I’m writing this standing up because it still hurts to sit down – the distinctive pain that only comes from that unique combination of deep chafing and bruising of the posterior. The day began with a sense of optimism I haven’t felt in way too long. All winter, actually. A feeling of fresh beginnings, of rebirth, and of…well, to be honest, a certain amount of innate confidence that at this point in my life, I may not be a pro, but I at least have some idea of what I’m doing. Hell, I didn’t even pack that nymph box. “#&^% that,” I told myself, loading up in the morning – a firm, fist-in-the-air affirmation of my dedication to take ‘em on the surface, or rip heavy, seductive meat, or not at all.

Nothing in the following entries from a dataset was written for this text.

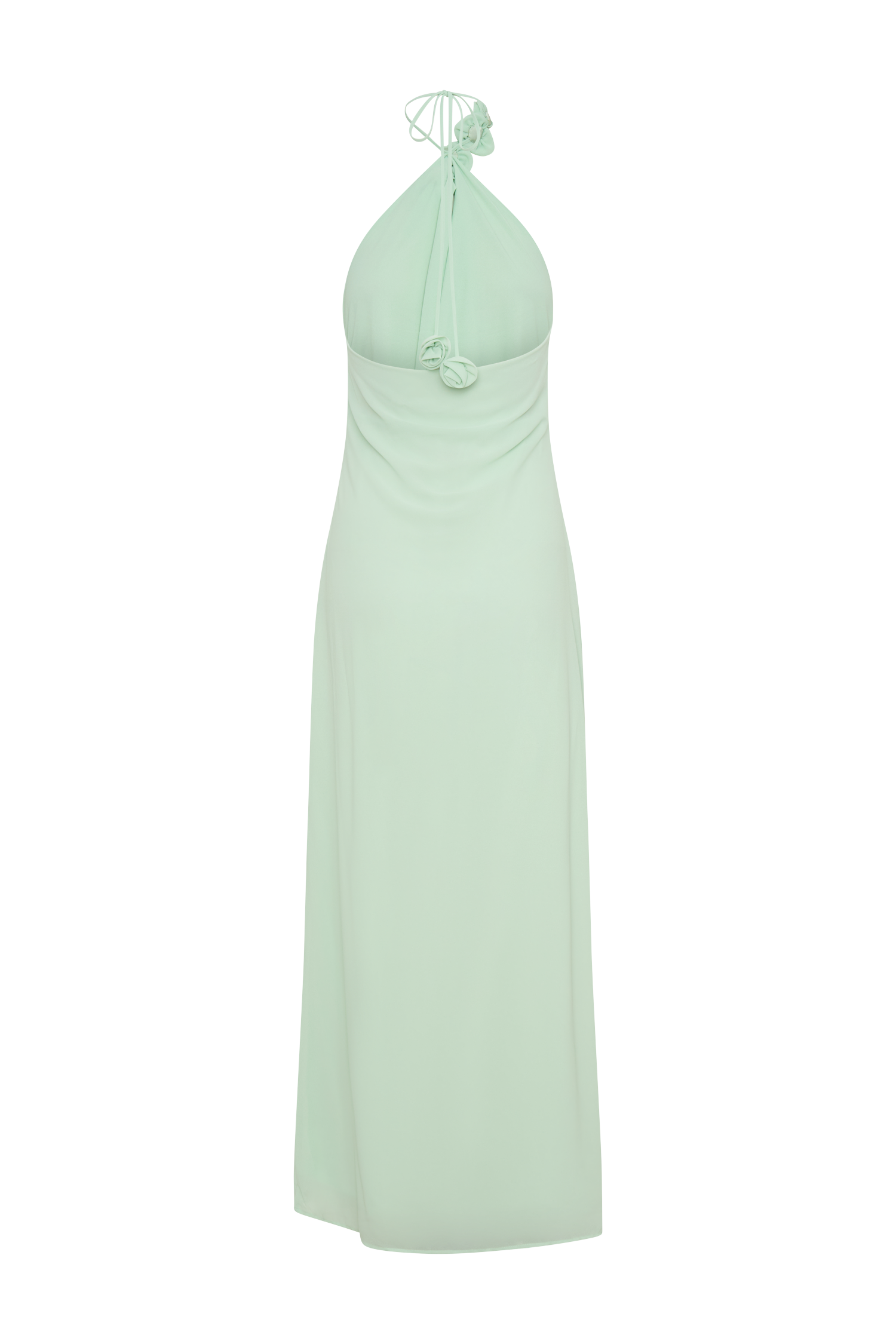 Rosalia Cowl Neck Maxi Dress - Sage - Image 6
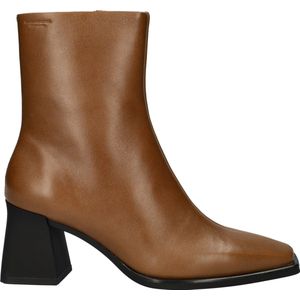 Vagabond Shoemakers Hedda Enkellaarsjes - Enkelboots met rits - Dames - Beige - Maat 40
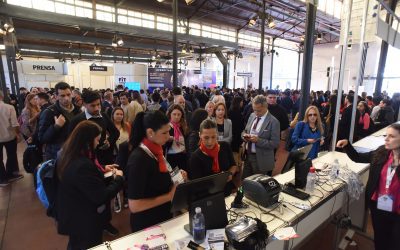 FIT repleta de profesionales en su tercer día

We put in below the dam, after spending a few minutes watching a dead moose get recirculated in the wash below the wall. It’s fur had already been mostly Maytagged off the flesh, leaving a pale, bloated sack of skin with limbs akimbo going around and around….in retrospect, we should have taken it for the disturbing omen that it was. Still, the first few miles were a casual, no-pressure cruise; that first time back in the boat this season amongst good friends. But then, so slowly we barely noticed, it morphed into something else entirely. It became a matter of having to put thought into what we were doing – to analyze it, break it down, switch tactics, switch again, vary the retrieve, switch the size, switch the color, forget the banks and work the middle of the river….and yes, eventually to dig out a bobber and offer a selection of cheap, fast foods – and rest assured dear reader, we plied them with the sub-surface equivalent of Funyons, Hohos, and Slim Jims, to no avail.
50 yards from the take-out, the defeat sinking in and weighing heavily, a large fish cleared the water and slapped down, right in front of us. This last taunt wasn’t “cruel,” nor “ironic. No, those words are far too gentle, to genteel. This was more along the lines of having a size 14, steel-toed logging boot inserted swiftly and forcefully right up into your lower intestine, sans lube.
Just the other day, a doctor friend was telling me that researchers have verified the antibiotic properties in saliva, and that therefore, it actually is beneficial to lick your wounds. I didn’t think much of it at the time.